◆ Data:
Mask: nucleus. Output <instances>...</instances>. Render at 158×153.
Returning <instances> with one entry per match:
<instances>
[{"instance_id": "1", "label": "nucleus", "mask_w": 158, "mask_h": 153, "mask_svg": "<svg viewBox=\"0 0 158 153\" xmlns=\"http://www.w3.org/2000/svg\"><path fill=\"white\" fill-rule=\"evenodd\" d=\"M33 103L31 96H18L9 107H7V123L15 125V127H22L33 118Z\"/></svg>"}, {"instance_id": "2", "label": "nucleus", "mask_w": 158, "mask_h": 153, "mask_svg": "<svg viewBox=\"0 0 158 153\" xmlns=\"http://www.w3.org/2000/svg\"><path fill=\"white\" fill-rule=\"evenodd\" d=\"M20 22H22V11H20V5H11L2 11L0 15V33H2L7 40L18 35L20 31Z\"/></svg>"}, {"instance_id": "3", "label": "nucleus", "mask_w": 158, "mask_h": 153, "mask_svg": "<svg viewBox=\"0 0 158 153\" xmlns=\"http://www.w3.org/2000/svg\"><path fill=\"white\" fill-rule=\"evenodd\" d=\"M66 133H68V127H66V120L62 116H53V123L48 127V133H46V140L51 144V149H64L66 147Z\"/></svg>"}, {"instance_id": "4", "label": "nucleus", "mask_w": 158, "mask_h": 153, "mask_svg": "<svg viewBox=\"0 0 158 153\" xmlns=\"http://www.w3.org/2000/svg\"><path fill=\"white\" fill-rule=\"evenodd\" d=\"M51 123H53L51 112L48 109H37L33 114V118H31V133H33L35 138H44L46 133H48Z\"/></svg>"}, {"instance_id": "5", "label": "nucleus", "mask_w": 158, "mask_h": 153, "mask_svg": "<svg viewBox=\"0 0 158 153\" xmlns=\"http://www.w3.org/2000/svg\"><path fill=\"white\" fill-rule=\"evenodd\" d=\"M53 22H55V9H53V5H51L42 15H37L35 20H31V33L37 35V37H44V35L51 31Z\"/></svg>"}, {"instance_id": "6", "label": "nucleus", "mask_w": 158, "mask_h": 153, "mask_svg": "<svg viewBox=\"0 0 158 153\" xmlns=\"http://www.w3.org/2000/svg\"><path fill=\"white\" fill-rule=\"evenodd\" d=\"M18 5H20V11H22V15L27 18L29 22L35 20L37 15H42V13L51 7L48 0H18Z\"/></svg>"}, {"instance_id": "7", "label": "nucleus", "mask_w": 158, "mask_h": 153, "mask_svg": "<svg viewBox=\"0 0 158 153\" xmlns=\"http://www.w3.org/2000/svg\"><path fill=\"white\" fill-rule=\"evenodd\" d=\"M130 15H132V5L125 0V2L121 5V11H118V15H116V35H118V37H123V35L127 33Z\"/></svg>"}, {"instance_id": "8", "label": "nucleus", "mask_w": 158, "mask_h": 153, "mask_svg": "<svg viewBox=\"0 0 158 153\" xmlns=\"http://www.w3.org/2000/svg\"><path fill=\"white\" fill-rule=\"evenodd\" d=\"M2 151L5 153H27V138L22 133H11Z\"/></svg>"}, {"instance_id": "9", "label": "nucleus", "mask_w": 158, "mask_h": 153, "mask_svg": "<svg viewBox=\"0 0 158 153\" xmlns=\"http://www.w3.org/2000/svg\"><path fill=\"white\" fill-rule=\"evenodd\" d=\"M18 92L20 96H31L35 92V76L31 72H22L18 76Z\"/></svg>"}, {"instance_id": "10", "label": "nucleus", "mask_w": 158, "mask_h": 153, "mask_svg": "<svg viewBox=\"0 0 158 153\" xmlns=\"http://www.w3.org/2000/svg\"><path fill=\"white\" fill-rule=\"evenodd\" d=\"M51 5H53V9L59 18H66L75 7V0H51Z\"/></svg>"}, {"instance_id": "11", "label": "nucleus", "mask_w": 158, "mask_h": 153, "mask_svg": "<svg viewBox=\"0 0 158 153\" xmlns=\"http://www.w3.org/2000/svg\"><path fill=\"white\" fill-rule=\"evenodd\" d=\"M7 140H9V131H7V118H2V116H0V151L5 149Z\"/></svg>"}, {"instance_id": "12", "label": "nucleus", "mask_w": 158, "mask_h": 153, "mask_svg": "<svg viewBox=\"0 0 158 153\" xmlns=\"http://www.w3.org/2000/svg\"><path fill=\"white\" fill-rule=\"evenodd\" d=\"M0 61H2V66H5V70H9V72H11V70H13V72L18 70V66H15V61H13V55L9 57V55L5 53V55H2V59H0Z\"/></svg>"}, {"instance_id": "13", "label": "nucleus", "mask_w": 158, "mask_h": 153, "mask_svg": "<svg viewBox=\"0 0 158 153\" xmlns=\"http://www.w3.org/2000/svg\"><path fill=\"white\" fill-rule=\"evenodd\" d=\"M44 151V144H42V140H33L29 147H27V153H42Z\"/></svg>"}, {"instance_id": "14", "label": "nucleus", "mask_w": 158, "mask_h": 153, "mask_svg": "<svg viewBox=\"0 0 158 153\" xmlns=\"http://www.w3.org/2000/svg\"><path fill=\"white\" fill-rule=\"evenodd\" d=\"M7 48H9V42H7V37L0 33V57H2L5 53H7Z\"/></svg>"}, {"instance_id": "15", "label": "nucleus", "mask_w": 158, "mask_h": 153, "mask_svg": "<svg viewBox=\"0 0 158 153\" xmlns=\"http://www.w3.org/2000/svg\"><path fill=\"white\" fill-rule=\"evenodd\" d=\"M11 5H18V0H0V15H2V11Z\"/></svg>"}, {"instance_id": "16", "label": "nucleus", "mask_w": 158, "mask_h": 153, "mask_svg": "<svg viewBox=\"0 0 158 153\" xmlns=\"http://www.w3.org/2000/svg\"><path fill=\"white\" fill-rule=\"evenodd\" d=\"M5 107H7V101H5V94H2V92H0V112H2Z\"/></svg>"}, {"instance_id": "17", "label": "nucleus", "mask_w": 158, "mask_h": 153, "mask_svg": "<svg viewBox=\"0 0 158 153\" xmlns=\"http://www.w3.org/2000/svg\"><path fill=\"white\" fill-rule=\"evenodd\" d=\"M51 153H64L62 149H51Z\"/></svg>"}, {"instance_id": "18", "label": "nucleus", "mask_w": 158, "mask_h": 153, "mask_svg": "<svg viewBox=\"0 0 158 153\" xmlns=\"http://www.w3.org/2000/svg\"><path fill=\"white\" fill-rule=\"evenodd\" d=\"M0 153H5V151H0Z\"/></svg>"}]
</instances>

◆ Short problem: Locate each line of the data above that contains the string "instances" and copy those lines. Letter case must match.

◆ Written reply:
Mask: nucleus. Output <instances>...</instances>. Render at 158×153.
Returning <instances> with one entry per match:
<instances>
</instances>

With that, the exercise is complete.